[Given information]
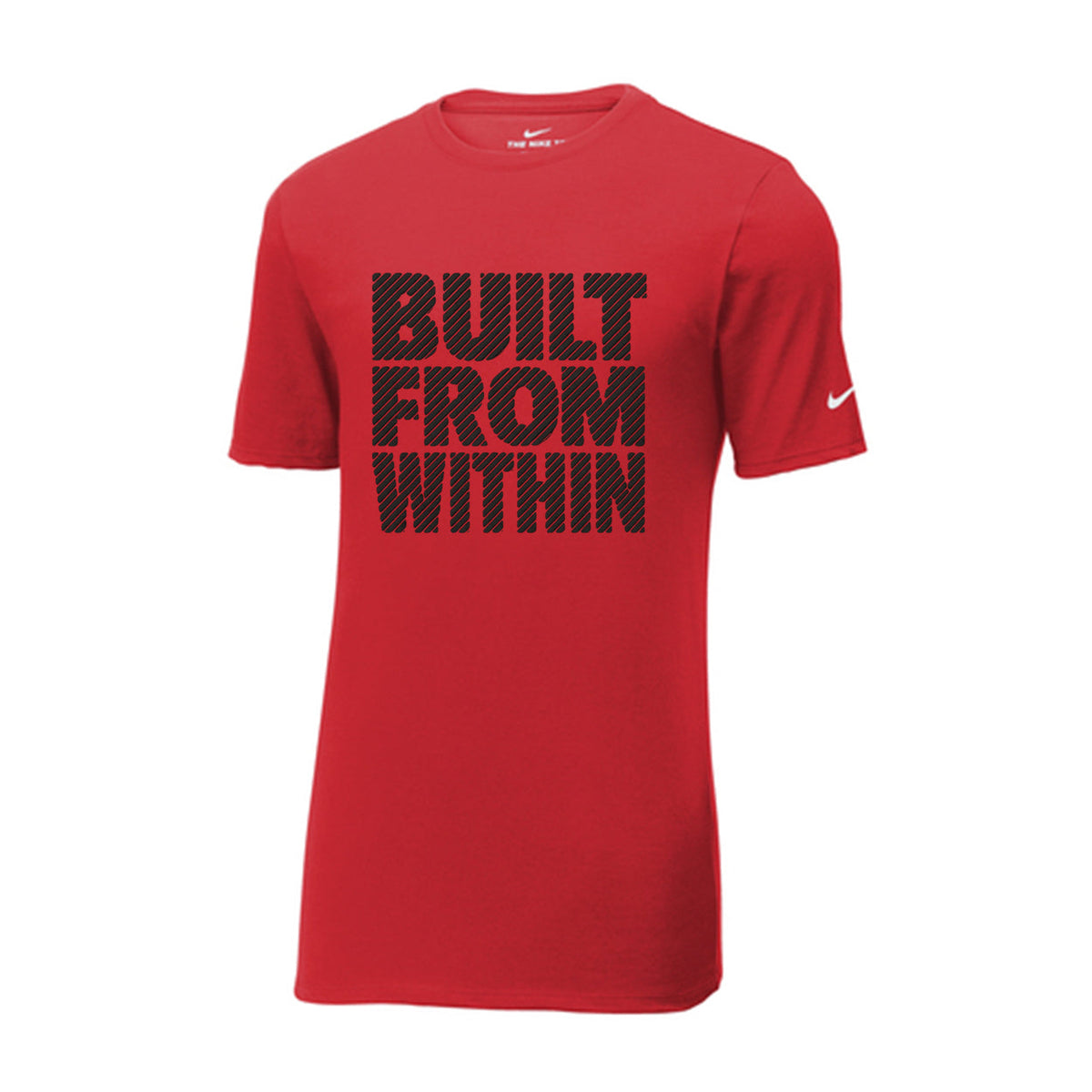 Built From Within NIKE Premium Branded Performance T-Shirt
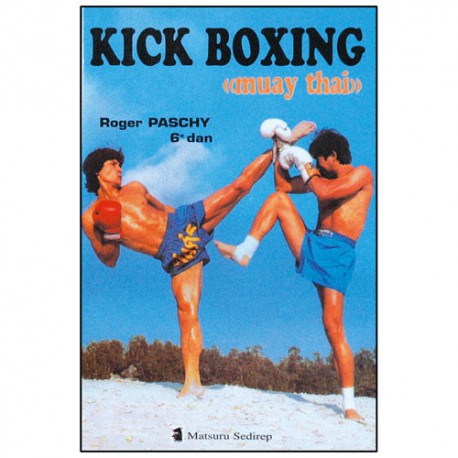 Kick Boxing Muay Thai - Roger Paschy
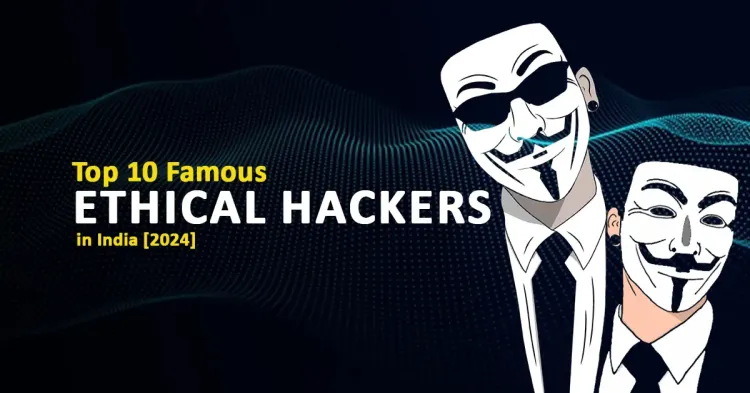 Top 10 Famous Ethical Hackers in India [2024]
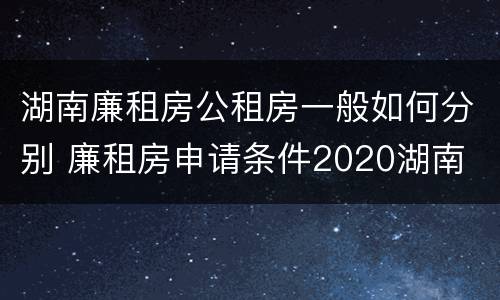 湖南廉租房公租房一般如何分别 廉租房申请条件2020湖南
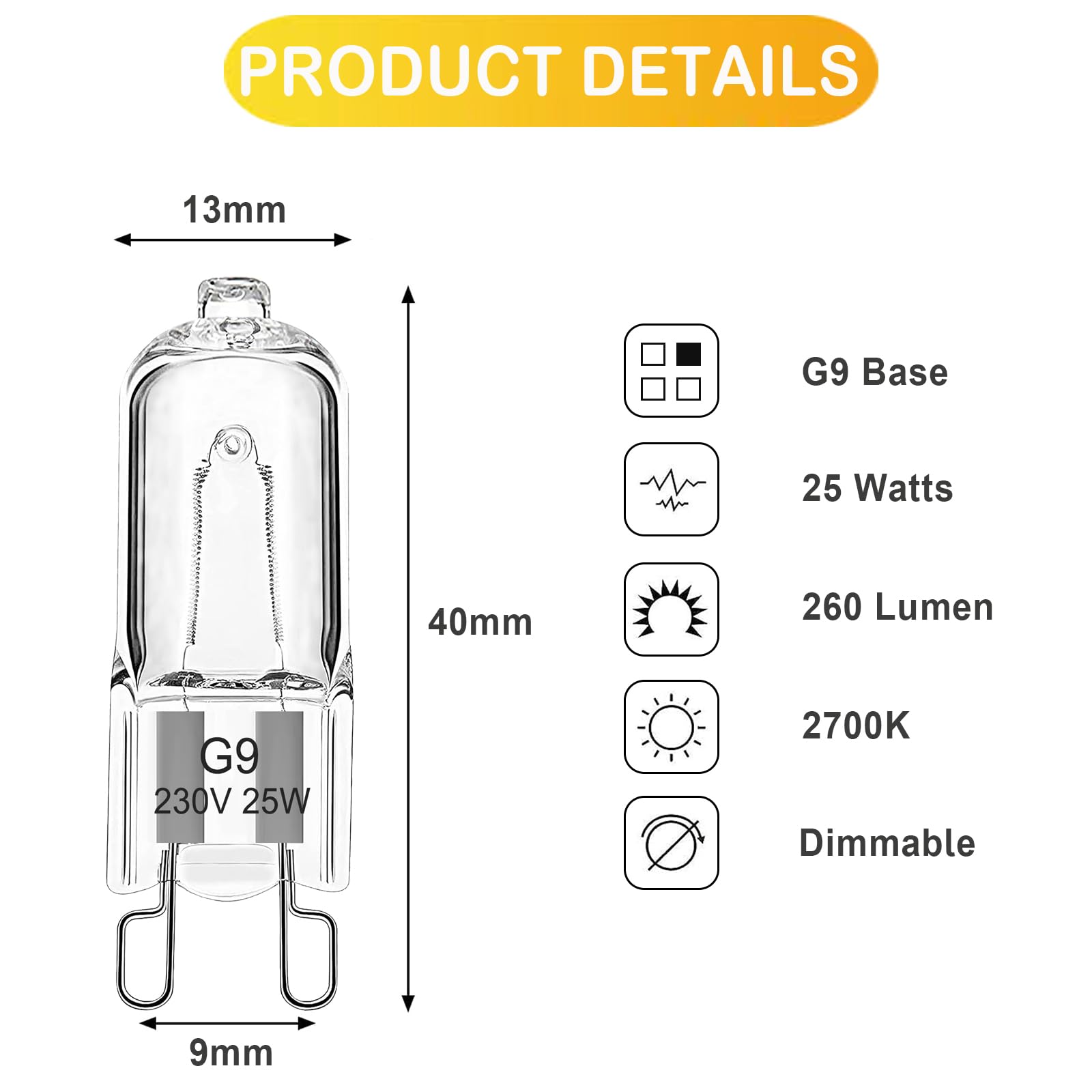 2 Ampoules Halogènes G9 EASYIVY 25W 300°C | Pour Four AEG, Bosch, Neff - Dimmable, 2700K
[/Given information]
#### Exercise requirements:
Leaving out only the pictures, retype every record exactly.

#### Output of the exercise:
 Built From Within NIKE Premium Branded Performance T-Shirt
 Kick Boxing Muay Thai - Roger Paschy
 Top 10 Famous Ethical Hackers in India [2024]
 湖南廉租房公租房一般如何分别 廉租房申请条件2020湖南
 2 Ampoules Halogènes G9 EASYIVY 25W 300°C | Pour Four AEG, Bosch, Neff - Dimmable, 2700K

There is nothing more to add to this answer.